The exercise
Write the next portion of the passage below on Fourth Amendment privacy expectations in cell phones and text messages, beginning directly after its final sentence.

Selected passage
■ ■ ■ ■

Jones, 132 S. Ct. at 957 (Sotomayor, J., concurring) (citations omitted). Concurring in the judgment, Justice Alito would have analyzed the issue exclusively under the Fourth Amendment reasonable expectation of privacy. He noted:

[T]he Katz test rests on the assumption that this hypothetical reasonable person has a well-developed and stable set of privacy expectations. But technology can change those expectations. Dramatic technological change may lead to periods in which popular expectations are in flux and may ultimately produce significant changes in popular attitudes. New technology may provide increased convenience or security at the expense of privacy, and many people may find the tradeoff worthwhile. And even if the public does not welcome the diminution of privacy that new technology entails, they may eventually reconcile themselves to this development as inevitable . . . . On the other hand, concern about new intrusions on privacy may spur the enactment of legislation to protect against these intrusions. This is what ultimately happened with respect to wiretapping. After Katz, Congress did not leave it to the courts to develop a body of Fourth Amendment case law governing that complex subject. Instead, Congress promptly enacted a comprehensive statute, see 18 U.S.C. §§ 2510-2522 (2006 ed. and Supp. IV), and since that time, the regulation of wiretapping has been governed primarily by statute and not by case law.

Jones, 132 S. Ct. at 962-63 (Alito, J., concurring in the judgment) (citations and footnote omitted).

¶11 Some other jurisdictions have discussed cell phones, smartphones, and text messages. In United States v. Finley, 477 F.3d 250 (5th Cir. 2007) the Fifth Circuit held that a defendant had a reasonable expectation of privacy in his text messages on his employer-provided cell phone, and the subsequent warrantless search of the text messages was improper. The Fifth Circuit found that Finley had a possessory interest in the phone, that he took some steps to protect his privacy in the phone, and that while he might have expected his employer to see the messages he might reasonably have expected it to be free from government and public inspection; however, the opinion concluded, the search was permissible as a search incident to arrest. Finley, 477 F.3d at 259-60. Finley does not treat the subject in depth. Several courts have subsequently found a reasonable expectation of privacy in a personal cell phone's contents. See, e.g., United States v. Davis, 787 F. Supp. 2d 1165, 1170 (D.Or. 2011) (personal cell phone including text messages); State v. Smith, 920 N.E.2d 949, 955 (Ohio 2009) (personal cell phone's general contents); United States v Zavala, 541 F.3d 562, 577 (5th Cir. 2008); State v. Boyd, 992 A.2d 1071, 1080 (Conn. 2010). The Tenth Circuit has implicitly found a reasonable expectation of privacy in a personal cell phone, which does not preclude a search of the phone incident to arrest. Silvan W. v. Briggs, 309 Fed.Appx. 216, 2009 WL 159429, *6 (10th Cir. 2009). A Louisiana appellate court has found that a person has a reasonable expectation of privacy in text messages where he was the exclusive user of the phone, though he was not the phone's owner or account holder. State v. Bone, 107 So. 3d 49, 66 (La.App. 5. Cir. 2012). The U.S. District Court for the Southern District of Florida also found a reasonable expectation of privacy in cell phone text messages, but mistakenly cited Quon, when Quon explicitly refused to make such a finding, casting doubt on the Florida ruling. U.S. v. Gomez, 807 F. Supp. 2d 1134, 1140-41 (S.D.Fla. 2011); see also U.S. v. Quintana, 594 F. Supp. 2d 1291, 1299 (M.D.Fla. 2009) (same). Idaho courts have found a reasonable expectation of privacy in cell phone records and text messages based on provisions of the Idaho Constitution, which offers greater protection than the United States Constitution. State v. Branigh, 313 P.3d 732, 739 (Idaho App. 2013), and cases cited therein.

■ ■ ■ ■

Extracted records
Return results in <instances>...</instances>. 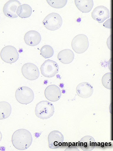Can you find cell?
I'll use <instances>...</instances> for the list:
<instances>
[{
    "label": "cell",
    "mask_w": 113,
    "mask_h": 151,
    "mask_svg": "<svg viewBox=\"0 0 113 151\" xmlns=\"http://www.w3.org/2000/svg\"><path fill=\"white\" fill-rule=\"evenodd\" d=\"M32 141L31 133L25 129H20L16 131L12 136V142L14 147L21 151L28 149Z\"/></svg>",
    "instance_id": "1"
},
{
    "label": "cell",
    "mask_w": 113,
    "mask_h": 151,
    "mask_svg": "<svg viewBox=\"0 0 113 151\" xmlns=\"http://www.w3.org/2000/svg\"><path fill=\"white\" fill-rule=\"evenodd\" d=\"M54 112V105L49 101H40L35 107L36 116L41 119H47L51 118Z\"/></svg>",
    "instance_id": "2"
},
{
    "label": "cell",
    "mask_w": 113,
    "mask_h": 151,
    "mask_svg": "<svg viewBox=\"0 0 113 151\" xmlns=\"http://www.w3.org/2000/svg\"><path fill=\"white\" fill-rule=\"evenodd\" d=\"M16 99L21 104H29L34 99V93L30 88L22 86L17 88L15 93Z\"/></svg>",
    "instance_id": "3"
},
{
    "label": "cell",
    "mask_w": 113,
    "mask_h": 151,
    "mask_svg": "<svg viewBox=\"0 0 113 151\" xmlns=\"http://www.w3.org/2000/svg\"><path fill=\"white\" fill-rule=\"evenodd\" d=\"M43 24L49 31H56L62 26V18L58 13L53 12L45 17L43 20Z\"/></svg>",
    "instance_id": "4"
},
{
    "label": "cell",
    "mask_w": 113,
    "mask_h": 151,
    "mask_svg": "<svg viewBox=\"0 0 113 151\" xmlns=\"http://www.w3.org/2000/svg\"><path fill=\"white\" fill-rule=\"evenodd\" d=\"M89 45L88 39L87 36L84 34L77 35L73 39L72 42V49L78 54H82L86 52Z\"/></svg>",
    "instance_id": "5"
},
{
    "label": "cell",
    "mask_w": 113,
    "mask_h": 151,
    "mask_svg": "<svg viewBox=\"0 0 113 151\" xmlns=\"http://www.w3.org/2000/svg\"><path fill=\"white\" fill-rule=\"evenodd\" d=\"M59 66L58 63L53 60H45L40 67L41 74L46 78H52L59 73Z\"/></svg>",
    "instance_id": "6"
},
{
    "label": "cell",
    "mask_w": 113,
    "mask_h": 151,
    "mask_svg": "<svg viewBox=\"0 0 113 151\" xmlns=\"http://www.w3.org/2000/svg\"><path fill=\"white\" fill-rule=\"evenodd\" d=\"M1 58L6 63L12 64L18 60L19 54L15 47L7 45L4 47L1 51Z\"/></svg>",
    "instance_id": "7"
},
{
    "label": "cell",
    "mask_w": 113,
    "mask_h": 151,
    "mask_svg": "<svg viewBox=\"0 0 113 151\" xmlns=\"http://www.w3.org/2000/svg\"><path fill=\"white\" fill-rule=\"evenodd\" d=\"M21 72L24 77L29 81L37 80L40 74L37 66L31 63L24 64L22 67Z\"/></svg>",
    "instance_id": "8"
},
{
    "label": "cell",
    "mask_w": 113,
    "mask_h": 151,
    "mask_svg": "<svg viewBox=\"0 0 113 151\" xmlns=\"http://www.w3.org/2000/svg\"><path fill=\"white\" fill-rule=\"evenodd\" d=\"M48 139L49 148L57 149L62 146L64 141V136L59 131L54 130L49 134Z\"/></svg>",
    "instance_id": "9"
},
{
    "label": "cell",
    "mask_w": 113,
    "mask_h": 151,
    "mask_svg": "<svg viewBox=\"0 0 113 151\" xmlns=\"http://www.w3.org/2000/svg\"><path fill=\"white\" fill-rule=\"evenodd\" d=\"M93 19L99 23H102L110 17L109 10L104 6H98L94 9L92 13Z\"/></svg>",
    "instance_id": "10"
},
{
    "label": "cell",
    "mask_w": 113,
    "mask_h": 151,
    "mask_svg": "<svg viewBox=\"0 0 113 151\" xmlns=\"http://www.w3.org/2000/svg\"><path fill=\"white\" fill-rule=\"evenodd\" d=\"M21 3L18 0H10L4 5L3 12L6 17L10 18H16L18 17L16 11Z\"/></svg>",
    "instance_id": "11"
},
{
    "label": "cell",
    "mask_w": 113,
    "mask_h": 151,
    "mask_svg": "<svg viewBox=\"0 0 113 151\" xmlns=\"http://www.w3.org/2000/svg\"><path fill=\"white\" fill-rule=\"evenodd\" d=\"M44 95L46 98L49 101L56 102L61 97V91L58 86L52 84L46 88L44 91Z\"/></svg>",
    "instance_id": "12"
},
{
    "label": "cell",
    "mask_w": 113,
    "mask_h": 151,
    "mask_svg": "<svg viewBox=\"0 0 113 151\" xmlns=\"http://www.w3.org/2000/svg\"><path fill=\"white\" fill-rule=\"evenodd\" d=\"M76 91L80 97L88 98L92 96L93 93V87L89 83H81L77 87Z\"/></svg>",
    "instance_id": "13"
},
{
    "label": "cell",
    "mask_w": 113,
    "mask_h": 151,
    "mask_svg": "<svg viewBox=\"0 0 113 151\" xmlns=\"http://www.w3.org/2000/svg\"><path fill=\"white\" fill-rule=\"evenodd\" d=\"M24 40L26 44L29 46H36L41 42V36L37 31H29L24 35Z\"/></svg>",
    "instance_id": "14"
},
{
    "label": "cell",
    "mask_w": 113,
    "mask_h": 151,
    "mask_svg": "<svg viewBox=\"0 0 113 151\" xmlns=\"http://www.w3.org/2000/svg\"><path fill=\"white\" fill-rule=\"evenodd\" d=\"M80 147L84 151H92L96 146V141L91 136H86L82 137L80 141Z\"/></svg>",
    "instance_id": "15"
},
{
    "label": "cell",
    "mask_w": 113,
    "mask_h": 151,
    "mask_svg": "<svg viewBox=\"0 0 113 151\" xmlns=\"http://www.w3.org/2000/svg\"><path fill=\"white\" fill-rule=\"evenodd\" d=\"M75 3L77 9L83 13H89L94 6L93 0H75Z\"/></svg>",
    "instance_id": "16"
},
{
    "label": "cell",
    "mask_w": 113,
    "mask_h": 151,
    "mask_svg": "<svg viewBox=\"0 0 113 151\" xmlns=\"http://www.w3.org/2000/svg\"><path fill=\"white\" fill-rule=\"evenodd\" d=\"M74 56V53L72 50L65 49L59 52L58 59L62 64H69L73 61Z\"/></svg>",
    "instance_id": "17"
},
{
    "label": "cell",
    "mask_w": 113,
    "mask_h": 151,
    "mask_svg": "<svg viewBox=\"0 0 113 151\" xmlns=\"http://www.w3.org/2000/svg\"><path fill=\"white\" fill-rule=\"evenodd\" d=\"M16 13L17 15L21 18H27L31 16L32 13V9L28 4H23L18 7Z\"/></svg>",
    "instance_id": "18"
},
{
    "label": "cell",
    "mask_w": 113,
    "mask_h": 151,
    "mask_svg": "<svg viewBox=\"0 0 113 151\" xmlns=\"http://www.w3.org/2000/svg\"><path fill=\"white\" fill-rule=\"evenodd\" d=\"M1 108V114H0V119L3 120L7 119L9 117L11 113L12 109L10 104L7 102H1L0 103Z\"/></svg>",
    "instance_id": "19"
},
{
    "label": "cell",
    "mask_w": 113,
    "mask_h": 151,
    "mask_svg": "<svg viewBox=\"0 0 113 151\" xmlns=\"http://www.w3.org/2000/svg\"><path fill=\"white\" fill-rule=\"evenodd\" d=\"M40 54L42 57L45 59H48L51 58L53 56L54 50L53 47L50 45H44L40 50Z\"/></svg>",
    "instance_id": "20"
},
{
    "label": "cell",
    "mask_w": 113,
    "mask_h": 151,
    "mask_svg": "<svg viewBox=\"0 0 113 151\" xmlns=\"http://www.w3.org/2000/svg\"><path fill=\"white\" fill-rule=\"evenodd\" d=\"M47 3L53 8L60 9L64 7L67 3V0H48Z\"/></svg>",
    "instance_id": "21"
},
{
    "label": "cell",
    "mask_w": 113,
    "mask_h": 151,
    "mask_svg": "<svg viewBox=\"0 0 113 151\" xmlns=\"http://www.w3.org/2000/svg\"><path fill=\"white\" fill-rule=\"evenodd\" d=\"M103 86L107 89H112V73L105 74L102 78Z\"/></svg>",
    "instance_id": "22"
},
{
    "label": "cell",
    "mask_w": 113,
    "mask_h": 151,
    "mask_svg": "<svg viewBox=\"0 0 113 151\" xmlns=\"http://www.w3.org/2000/svg\"><path fill=\"white\" fill-rule=\"evenodd\" d=\"M104 27L109 29H113V19L110 18L104 23Z\"/></svg>",
    "instance_id": "23"
},
{
    "label": "cell",
    "mask_w": 113,
    "mask_h": 151,
    "mask_svg": "<svg viewBox=\"0 0 113 151\" xmlns=\"http://www.w3.org/2000/svg\"><path fill=\"white\" fill-rule=\"evenodd\" d=\"M111 35L109 36V37L107 41V44L108 46L109 49L110 50H111Z\"/></svg>",
    "instance_id": "24"
}]
</instances>
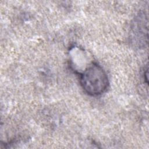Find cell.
<instances>
[{"label":"cell","mask_w":149,"mask_h":149,"mask_svg":"<svg viewBox=\"0 0 149 149\" xmlns=\"http://www.w3.org/2000/svg\"><path fill=\"white\" fill-rule=\"evenodd\" d=\"M148 21L144 13H140L134 19L130 30V39L135 46L144 47L147 42Z\"/></svg>","instance_id":"2"},{"label":"cell","mask_w":149,"mask_h":149,"mask_svg":"<svg viewBox=\"0 0 149 149\" xmlns=\"http://www.w3.org/2000/svg\"><path fill=\"white\" fill-rule=\"evenodd\" d=\"M80 83L84 91L93 96L103 94L109 86L105 71L99 64L94 62L80 73Z\"/></svg>","instance_id":"1"}]
</instances>
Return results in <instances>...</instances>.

■ ■ ■ ■

The output
¶12 In an unpublished case, the U.S. District Court for Kansas discussed the unique privacy concerns raised by smartphones, finding that most users would have a reasonable expectation of privacy in the phones' contents. United States v. Aispuro, 2013 WL 3820017, *14 (D.Kan. 2013); see also United States v. McAleese, 2013 WL 3479410, *8 n. 8 (E.D.Pa. 2013). The Massachusetts Supreme Court, while allowing cell phones to be searched incident to arrest for a recent call list, distinguished smartphones, noting, "We have wisely not yet ruled whether a more intrusive search of a smartphone, or any other device capable of storing highly personal information, may be conducted as a search incident to arrest, even where the police may have probable cause to believe that evidence of the crime of arrest may be found in the text messages, e-mails, or other data storage areas of the telephone where an individual maintains a reasonable expectation of privacy." Commonwealth v. Phifer, 979 N.E.2d 210, 217 (Mass. 2012) (Gants, J., concurring).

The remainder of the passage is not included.